Tolga Şentürk yazdı... Kapı
10 Ekim 2022 - 01:27
TOLGA ŞENTÜRK

 Tıraş olmuşsun. En sevdiğim kolonyadan sürmüşsün. Ağlamışsın belli. Hiç sevmediğim o çizgili kravatını takmışsın. Saçların mı beyazlamaya başlamış ne? Kolalı, kocaman yakalı gömleğin ve o iğrenç kravat, darağacında sallanan bedeni taşıyan bir ilmek gibi boynunda. Lacivert takımını giymişsin, kolları ve yakası iyice eprimiş. Kaç defa giyme şunu dedim, dinlemiyorsun ki!

                Eşikte duruyorsun. Ben dışarı çıkmak isterken sen içeri girmek istiyorsun. “Bu küçücük oda, bu küçücük hayat artık ikimize dar” diyemiyorum. Elinde tuttuğun kocaman çiçek demeti titriyor sabah ayazında kalmış bir yavru kedi gibi. Sol elinde yüzük duruyor hala, çıkarmamışsın. Geceliğimin eteklerini çekiştiriyorum. Sanki görmediğin bir yerim var, ne saçma. Saçlarımı düzeltmeye koyuluyor parmaklarım, saçlarımı kısacık kestirdiğimi unutarak. “Saçların güzel olmuş” diyebilirsin, demiyorsun. “Sabahın bu saatinde kapına dayandım, bağışla” diyebilirsin, demiyorsun. Onun yerine “konuşmalıyız” diyorsun.

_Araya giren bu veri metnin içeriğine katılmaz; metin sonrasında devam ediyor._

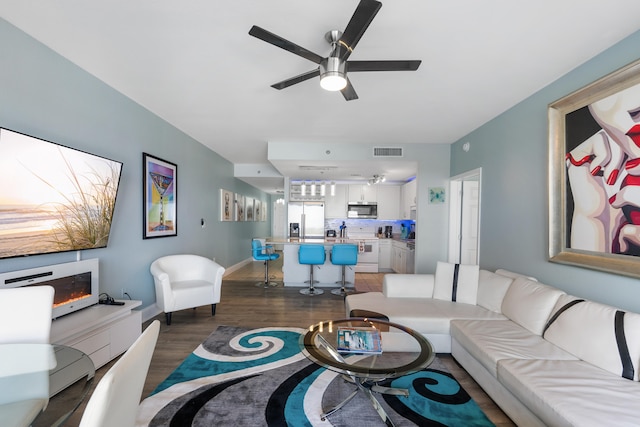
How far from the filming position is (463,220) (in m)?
4.54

                Konuşmak. Şu evrende sadece insanoğlunun becerebildiğine inandığımız yeti. Kaç kelime, kaç cümle, kaç özne, kaç yüklem ve dahası kaç ünlem eskittik biz. Hep benzer sonla biten konuşmalar. Dil susar, kulak küser. Ben en hafif durumda bile yanağımda kocaman bir tokat izi ya da göz altında bir morlukla günlerce insan içine çıkamadım. Sen bir  sabah –tıpkı bu sabah gibi- kucağında bir çiçekle ya da parlak fiyonklarla bezenmiş bir hediye kutusuyla geldin kapıya. Şimdi kaçıncı kez olduğunu hatırlamadığım bir biçimde, titreyen ve her şeye rağmen masum görünen kır çiçekleriyle, yine kapıda bekliyorsun. Tek fark çaldığın kapı. Bu kez evimizin ya da yatalak annemin kapısı değil, tek göz de olsa bana ait yeni hayatımın kapısı.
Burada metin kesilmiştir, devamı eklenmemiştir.